C’est le premier objectif du mouvement Greent IT : diminuer l’empreinte écologique des supports informatiques, et à ce titre, celle amenée par la couche logicielle. Il s’agit de l’éco-design (ou éco conception) des logiciels.

Mais alors, comment mesurer la consommation de nos applications ? Et surtout, comment la réduire ? Dans quelle mesure un logiciel est-il énergivore ?

Il existe peu d’outils sur le marché capable d’évaluer et d’analyser la consommation électrique des logiciels, dont GreenSpector, éditée par la société du même nom et leader en France de ce marché. Après nous être rapprochés, nous avons décidé d’évaluer l’outil dans sa capacité à mesurer l’efficience de nos produits immatériels.

Notre cas concret concerne une application Android de transport en commun. Dans un premier temps pour évaluer son efficience suivant les différents scénarios fonctionnels, mais aussi pour essayer d’améliorer cette efficience en suivant les recommandations proposées.

Identifier et suivre sa consommation de ressource

 Notre point d’entrée dans la mesure est le « testrunner », solution fournie dans le package GreenSpector, qui permet d’effectuer des tests de base (lancement de l’application, mise en arrière-plan, etc…) sur une application de manière très rapide.

Le résultat obtenu permet d’obtenir plusieurs constats et métriques : autonomie, des violations sur le dépassement de seuil… Ces résultats sont encore plus pertinents s’ils sont comparés avec une autre version de la même application ou a une autre application (de préférence, équivalente).

testrunner

Dans l’approche fonctionnelle, grâce à la sonde GreenSpector et aux outils d’automatisations de tests Android, nous mettons en place différents scénarios d’exécution.

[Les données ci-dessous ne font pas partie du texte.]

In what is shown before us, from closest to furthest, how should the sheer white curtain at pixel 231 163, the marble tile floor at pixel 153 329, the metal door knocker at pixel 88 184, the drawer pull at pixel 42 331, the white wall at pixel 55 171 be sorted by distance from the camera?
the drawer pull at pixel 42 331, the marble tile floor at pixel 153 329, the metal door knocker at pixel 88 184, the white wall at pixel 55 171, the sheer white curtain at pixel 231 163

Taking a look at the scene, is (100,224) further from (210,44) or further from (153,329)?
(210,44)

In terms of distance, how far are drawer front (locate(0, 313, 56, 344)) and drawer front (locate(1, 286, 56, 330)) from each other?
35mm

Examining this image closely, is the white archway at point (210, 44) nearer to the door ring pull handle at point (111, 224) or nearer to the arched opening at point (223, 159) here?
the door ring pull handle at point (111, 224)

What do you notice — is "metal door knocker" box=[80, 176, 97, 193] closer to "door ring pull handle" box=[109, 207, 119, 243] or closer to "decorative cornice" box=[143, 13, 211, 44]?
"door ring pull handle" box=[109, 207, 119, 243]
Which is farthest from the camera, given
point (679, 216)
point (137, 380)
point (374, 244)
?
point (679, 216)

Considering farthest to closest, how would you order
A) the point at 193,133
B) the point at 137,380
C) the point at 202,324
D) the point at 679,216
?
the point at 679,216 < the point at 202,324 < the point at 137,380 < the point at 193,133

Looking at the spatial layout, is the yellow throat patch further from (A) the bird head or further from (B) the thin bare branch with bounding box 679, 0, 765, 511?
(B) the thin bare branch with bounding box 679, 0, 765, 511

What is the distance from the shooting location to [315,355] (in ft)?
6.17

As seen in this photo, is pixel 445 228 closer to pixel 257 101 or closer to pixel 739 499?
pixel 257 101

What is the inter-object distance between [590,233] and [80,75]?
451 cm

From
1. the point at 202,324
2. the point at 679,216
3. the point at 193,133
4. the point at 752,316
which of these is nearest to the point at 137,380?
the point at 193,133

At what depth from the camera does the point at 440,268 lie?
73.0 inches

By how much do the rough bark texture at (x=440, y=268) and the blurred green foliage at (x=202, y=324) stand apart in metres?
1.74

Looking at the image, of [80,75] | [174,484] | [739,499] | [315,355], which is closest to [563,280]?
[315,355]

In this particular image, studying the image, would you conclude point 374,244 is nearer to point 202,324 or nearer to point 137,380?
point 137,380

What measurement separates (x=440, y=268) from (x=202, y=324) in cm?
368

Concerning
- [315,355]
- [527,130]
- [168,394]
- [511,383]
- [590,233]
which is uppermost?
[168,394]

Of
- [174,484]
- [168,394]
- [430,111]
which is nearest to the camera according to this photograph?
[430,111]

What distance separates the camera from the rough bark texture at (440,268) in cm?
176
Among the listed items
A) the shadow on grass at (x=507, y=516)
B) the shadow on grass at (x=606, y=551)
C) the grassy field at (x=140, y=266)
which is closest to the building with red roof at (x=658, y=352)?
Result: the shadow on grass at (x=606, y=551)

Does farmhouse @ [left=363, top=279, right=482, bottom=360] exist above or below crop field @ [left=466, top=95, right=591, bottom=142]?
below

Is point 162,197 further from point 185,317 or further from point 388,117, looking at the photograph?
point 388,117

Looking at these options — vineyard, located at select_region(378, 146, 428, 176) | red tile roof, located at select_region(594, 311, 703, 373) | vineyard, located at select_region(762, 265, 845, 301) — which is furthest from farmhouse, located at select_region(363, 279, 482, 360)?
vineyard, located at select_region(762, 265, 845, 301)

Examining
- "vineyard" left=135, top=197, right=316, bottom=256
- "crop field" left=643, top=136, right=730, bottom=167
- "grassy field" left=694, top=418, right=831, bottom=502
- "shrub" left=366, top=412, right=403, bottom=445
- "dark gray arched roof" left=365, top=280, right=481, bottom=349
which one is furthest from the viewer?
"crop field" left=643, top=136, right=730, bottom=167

Ceux-ci correspondent aux parcours classiques des utilisateurs sur notre application de transport en commun (consultation d’horaires, info trafic, etc…).

Cette analyse nous permet d’identifier le, ou les, cas d’utilisations qui utilisent le plus de ressources, et donc de focaliser nos efforts de correction.

Dans cet exemple, c’est le « compostage d’un ticket » qui sollicite le plus l’appareil (colonne Charge Plateforme)

compostage d'un ticket

En parallèle de la consommation énergétique (décharge, utilisation du processeur, etc…) l’outil nous permet également d’estimer le volume de données transitant pour chaque scénario. Cette information, qui n’est pas forcément liée aux mesures énergétiques (dans notre exemple, c’est l’ouverture une fiche info trafic qui va faire transiter le plus de données), va nous offrir une seconde piste d’optimisation.

volume de données

L’outil GreenSpector nous permet d’obtenir des informations détaillées sur la consommation énergétique de notre application, selon des cas de test précis. Mais il nous offre aussi une vision d’ensemble de l’application, en mutualisant les résultats des tests de mesures sur nos scénarios, et ceux de l’analyse du code source. Cette synthèse nous est présentée par le biais de différentes notes sur le tableau de bord, notamment l’éco-score.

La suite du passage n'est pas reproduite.